Che la ricchezza personale, che si riflette poi sempre in quella generale, vada incentivata e premiata, anche al di fuori di ogni astratta idea di “equità” e “giustizia sociale”, e al di fuori di ogni principio di progressività fiscale, è certo verità troppo forte per i palati italici.
Rossi, pensando agli effetti pratici della sua proposta, come è giusto che sia per un economista che vuole offrire strumenti al principe (un principe questa volta liberale, vivaddio!), insiste pertanto più del dovuto sul principio di equità, da un lato, ed escogita una serie di stratagemmi per salvare il dogma della progressività fiscale sancito in Costituzione, dall’altro.

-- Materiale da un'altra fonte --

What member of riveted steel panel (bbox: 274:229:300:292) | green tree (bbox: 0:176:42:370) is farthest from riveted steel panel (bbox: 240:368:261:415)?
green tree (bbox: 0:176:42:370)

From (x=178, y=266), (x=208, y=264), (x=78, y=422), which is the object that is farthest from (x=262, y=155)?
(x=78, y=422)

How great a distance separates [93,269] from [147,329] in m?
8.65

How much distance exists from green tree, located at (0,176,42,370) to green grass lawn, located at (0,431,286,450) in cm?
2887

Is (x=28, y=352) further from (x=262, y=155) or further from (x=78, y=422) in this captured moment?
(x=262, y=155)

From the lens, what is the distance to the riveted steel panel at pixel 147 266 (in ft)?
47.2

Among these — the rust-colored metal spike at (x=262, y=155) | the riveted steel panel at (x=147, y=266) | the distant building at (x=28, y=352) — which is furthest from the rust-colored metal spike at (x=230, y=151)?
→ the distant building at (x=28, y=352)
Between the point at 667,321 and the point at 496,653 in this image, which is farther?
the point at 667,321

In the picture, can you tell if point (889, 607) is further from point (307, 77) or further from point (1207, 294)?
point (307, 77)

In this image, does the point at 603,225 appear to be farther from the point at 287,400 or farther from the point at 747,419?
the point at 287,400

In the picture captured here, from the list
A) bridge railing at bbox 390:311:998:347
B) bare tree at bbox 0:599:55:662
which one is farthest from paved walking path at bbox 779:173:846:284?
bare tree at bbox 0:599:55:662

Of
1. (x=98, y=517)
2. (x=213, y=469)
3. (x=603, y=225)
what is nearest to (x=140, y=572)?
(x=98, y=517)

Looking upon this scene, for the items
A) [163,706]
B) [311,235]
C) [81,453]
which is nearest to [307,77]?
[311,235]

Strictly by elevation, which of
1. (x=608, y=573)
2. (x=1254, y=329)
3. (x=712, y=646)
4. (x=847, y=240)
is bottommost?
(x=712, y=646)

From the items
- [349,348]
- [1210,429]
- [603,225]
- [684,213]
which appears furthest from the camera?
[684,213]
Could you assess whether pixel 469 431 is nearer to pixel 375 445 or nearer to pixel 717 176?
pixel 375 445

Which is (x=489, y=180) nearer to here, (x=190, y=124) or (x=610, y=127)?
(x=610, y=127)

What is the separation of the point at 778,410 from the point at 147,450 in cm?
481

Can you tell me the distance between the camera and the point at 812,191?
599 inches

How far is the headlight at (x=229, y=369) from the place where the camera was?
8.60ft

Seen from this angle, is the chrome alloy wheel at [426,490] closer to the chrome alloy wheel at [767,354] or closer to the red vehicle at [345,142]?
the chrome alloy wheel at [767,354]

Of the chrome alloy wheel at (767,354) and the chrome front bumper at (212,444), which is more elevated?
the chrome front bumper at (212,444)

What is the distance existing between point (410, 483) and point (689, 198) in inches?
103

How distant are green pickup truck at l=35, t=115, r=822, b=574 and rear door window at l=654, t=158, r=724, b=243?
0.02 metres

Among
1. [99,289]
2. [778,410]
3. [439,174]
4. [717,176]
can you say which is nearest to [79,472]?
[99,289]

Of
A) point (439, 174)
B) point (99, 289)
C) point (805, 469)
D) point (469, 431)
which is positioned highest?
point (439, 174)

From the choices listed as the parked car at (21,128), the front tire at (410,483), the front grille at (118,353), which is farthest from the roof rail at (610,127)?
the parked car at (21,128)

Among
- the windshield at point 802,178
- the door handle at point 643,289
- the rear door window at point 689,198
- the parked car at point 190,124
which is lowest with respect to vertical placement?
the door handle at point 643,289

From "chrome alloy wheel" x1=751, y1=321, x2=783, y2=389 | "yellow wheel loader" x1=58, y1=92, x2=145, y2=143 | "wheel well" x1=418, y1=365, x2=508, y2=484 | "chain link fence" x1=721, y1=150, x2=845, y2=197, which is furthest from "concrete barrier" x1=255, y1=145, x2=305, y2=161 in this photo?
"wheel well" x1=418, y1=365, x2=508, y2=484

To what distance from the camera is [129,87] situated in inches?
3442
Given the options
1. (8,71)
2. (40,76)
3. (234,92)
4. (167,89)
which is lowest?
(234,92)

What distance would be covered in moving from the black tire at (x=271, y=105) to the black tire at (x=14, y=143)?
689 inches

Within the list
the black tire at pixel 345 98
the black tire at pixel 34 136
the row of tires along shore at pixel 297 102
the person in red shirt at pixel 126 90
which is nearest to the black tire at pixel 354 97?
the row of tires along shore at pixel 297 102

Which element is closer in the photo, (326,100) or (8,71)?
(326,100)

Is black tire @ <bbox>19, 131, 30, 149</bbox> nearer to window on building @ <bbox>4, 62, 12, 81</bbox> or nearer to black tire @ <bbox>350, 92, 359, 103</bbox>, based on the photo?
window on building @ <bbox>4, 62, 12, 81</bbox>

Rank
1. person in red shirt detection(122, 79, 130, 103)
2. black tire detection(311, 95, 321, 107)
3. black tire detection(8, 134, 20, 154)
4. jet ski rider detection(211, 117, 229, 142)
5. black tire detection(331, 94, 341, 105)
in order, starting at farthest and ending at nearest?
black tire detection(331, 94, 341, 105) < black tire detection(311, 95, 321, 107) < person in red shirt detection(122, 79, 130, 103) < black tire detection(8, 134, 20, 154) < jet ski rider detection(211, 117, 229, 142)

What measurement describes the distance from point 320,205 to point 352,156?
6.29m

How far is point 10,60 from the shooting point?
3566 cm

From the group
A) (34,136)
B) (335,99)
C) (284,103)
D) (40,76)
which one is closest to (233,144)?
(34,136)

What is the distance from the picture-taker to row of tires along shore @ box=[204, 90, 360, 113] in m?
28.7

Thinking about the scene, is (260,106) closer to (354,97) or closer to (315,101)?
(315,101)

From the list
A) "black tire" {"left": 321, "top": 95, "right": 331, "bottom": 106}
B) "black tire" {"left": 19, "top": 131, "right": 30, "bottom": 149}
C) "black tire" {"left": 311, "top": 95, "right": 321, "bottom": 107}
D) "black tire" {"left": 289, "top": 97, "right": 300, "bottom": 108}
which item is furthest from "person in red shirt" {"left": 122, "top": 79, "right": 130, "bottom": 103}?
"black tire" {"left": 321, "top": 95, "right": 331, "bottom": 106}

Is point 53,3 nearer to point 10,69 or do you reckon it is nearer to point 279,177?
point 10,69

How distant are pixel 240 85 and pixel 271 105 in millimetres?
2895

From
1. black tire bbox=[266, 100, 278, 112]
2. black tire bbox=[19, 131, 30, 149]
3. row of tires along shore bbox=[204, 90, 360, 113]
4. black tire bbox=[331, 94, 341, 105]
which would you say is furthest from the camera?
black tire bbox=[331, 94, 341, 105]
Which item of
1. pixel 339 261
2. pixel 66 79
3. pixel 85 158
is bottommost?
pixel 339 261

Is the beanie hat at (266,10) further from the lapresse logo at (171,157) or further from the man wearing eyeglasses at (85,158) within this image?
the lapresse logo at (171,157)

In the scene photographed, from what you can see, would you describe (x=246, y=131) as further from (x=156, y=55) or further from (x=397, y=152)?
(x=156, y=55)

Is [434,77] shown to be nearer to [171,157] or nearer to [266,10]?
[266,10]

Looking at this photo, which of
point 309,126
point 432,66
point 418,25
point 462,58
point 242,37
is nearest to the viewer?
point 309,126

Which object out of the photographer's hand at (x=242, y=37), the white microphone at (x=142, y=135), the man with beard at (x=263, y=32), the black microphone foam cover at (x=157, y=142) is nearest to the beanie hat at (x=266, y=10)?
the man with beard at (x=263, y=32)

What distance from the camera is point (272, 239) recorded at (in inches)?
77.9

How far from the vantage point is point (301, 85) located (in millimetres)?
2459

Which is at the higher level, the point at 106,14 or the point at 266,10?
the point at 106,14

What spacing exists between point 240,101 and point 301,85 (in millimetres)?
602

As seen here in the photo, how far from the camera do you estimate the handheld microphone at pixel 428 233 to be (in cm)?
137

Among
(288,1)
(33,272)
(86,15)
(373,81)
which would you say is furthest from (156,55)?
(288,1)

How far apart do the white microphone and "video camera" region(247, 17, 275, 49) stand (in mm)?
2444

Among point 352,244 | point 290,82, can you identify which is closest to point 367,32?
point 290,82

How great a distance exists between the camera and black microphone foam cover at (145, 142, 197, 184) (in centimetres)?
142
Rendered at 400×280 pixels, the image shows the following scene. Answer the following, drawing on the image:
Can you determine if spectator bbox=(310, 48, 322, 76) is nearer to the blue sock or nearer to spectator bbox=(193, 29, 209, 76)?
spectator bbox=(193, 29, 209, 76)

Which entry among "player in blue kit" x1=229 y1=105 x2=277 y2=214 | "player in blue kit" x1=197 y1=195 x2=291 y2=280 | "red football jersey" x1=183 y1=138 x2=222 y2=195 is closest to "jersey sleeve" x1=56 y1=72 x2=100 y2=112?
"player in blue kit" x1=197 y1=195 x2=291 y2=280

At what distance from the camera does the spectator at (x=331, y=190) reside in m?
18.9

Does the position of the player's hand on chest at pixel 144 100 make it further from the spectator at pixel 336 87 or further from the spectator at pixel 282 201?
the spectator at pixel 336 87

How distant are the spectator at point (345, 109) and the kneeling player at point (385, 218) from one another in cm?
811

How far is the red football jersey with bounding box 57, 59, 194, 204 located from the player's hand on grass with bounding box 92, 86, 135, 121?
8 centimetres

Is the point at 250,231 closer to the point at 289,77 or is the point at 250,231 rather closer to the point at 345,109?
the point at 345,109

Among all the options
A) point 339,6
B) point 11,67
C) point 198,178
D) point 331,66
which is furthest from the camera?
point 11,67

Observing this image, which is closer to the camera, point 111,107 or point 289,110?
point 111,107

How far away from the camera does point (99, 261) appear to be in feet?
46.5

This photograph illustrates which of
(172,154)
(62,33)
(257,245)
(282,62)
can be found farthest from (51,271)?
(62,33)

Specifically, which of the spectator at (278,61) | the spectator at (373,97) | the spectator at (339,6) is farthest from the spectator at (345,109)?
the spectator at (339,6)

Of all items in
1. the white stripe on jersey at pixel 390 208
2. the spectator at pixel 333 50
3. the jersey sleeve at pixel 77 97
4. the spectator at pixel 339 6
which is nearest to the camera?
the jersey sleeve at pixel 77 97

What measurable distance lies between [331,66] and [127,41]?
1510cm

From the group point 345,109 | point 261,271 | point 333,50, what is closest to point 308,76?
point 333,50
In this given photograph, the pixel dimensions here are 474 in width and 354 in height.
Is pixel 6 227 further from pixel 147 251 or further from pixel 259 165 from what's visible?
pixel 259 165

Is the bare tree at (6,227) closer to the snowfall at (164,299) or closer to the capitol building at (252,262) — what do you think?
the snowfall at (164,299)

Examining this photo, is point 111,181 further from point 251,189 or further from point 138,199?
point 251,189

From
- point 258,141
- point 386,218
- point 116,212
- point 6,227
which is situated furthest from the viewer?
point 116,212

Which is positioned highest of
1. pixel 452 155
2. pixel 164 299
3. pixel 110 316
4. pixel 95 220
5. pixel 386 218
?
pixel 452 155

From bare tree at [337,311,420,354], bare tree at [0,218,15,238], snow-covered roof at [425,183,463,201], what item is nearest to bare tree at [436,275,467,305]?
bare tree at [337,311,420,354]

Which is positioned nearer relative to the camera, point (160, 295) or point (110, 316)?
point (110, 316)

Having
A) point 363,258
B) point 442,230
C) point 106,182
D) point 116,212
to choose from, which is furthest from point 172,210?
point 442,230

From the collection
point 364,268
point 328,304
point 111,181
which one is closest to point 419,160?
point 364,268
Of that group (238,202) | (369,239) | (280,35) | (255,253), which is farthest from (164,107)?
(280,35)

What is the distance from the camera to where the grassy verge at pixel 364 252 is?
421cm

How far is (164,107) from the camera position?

Ma bene ha fatto Angelo Panebianco, allargando opportunamente il discorso, a individuare nella progressività, e in altri passaggi “socialisteggianti” della nostra Costituzione, il totem da abbattere: il fosso da saltare per impostare un discorso seriamente riformatore in senso liberale del nostro Stato.
Aver contribuito a rimettere al centro il tema costituzionale, è così un’altro degli effetti positivi provocati dalla meditata provocazione di Rossi e dell’Istituto Leoni. Al di là delle possibili obiezioni di metodo quali quella che qui si è dichiarata, per semplice onestà intellettuale.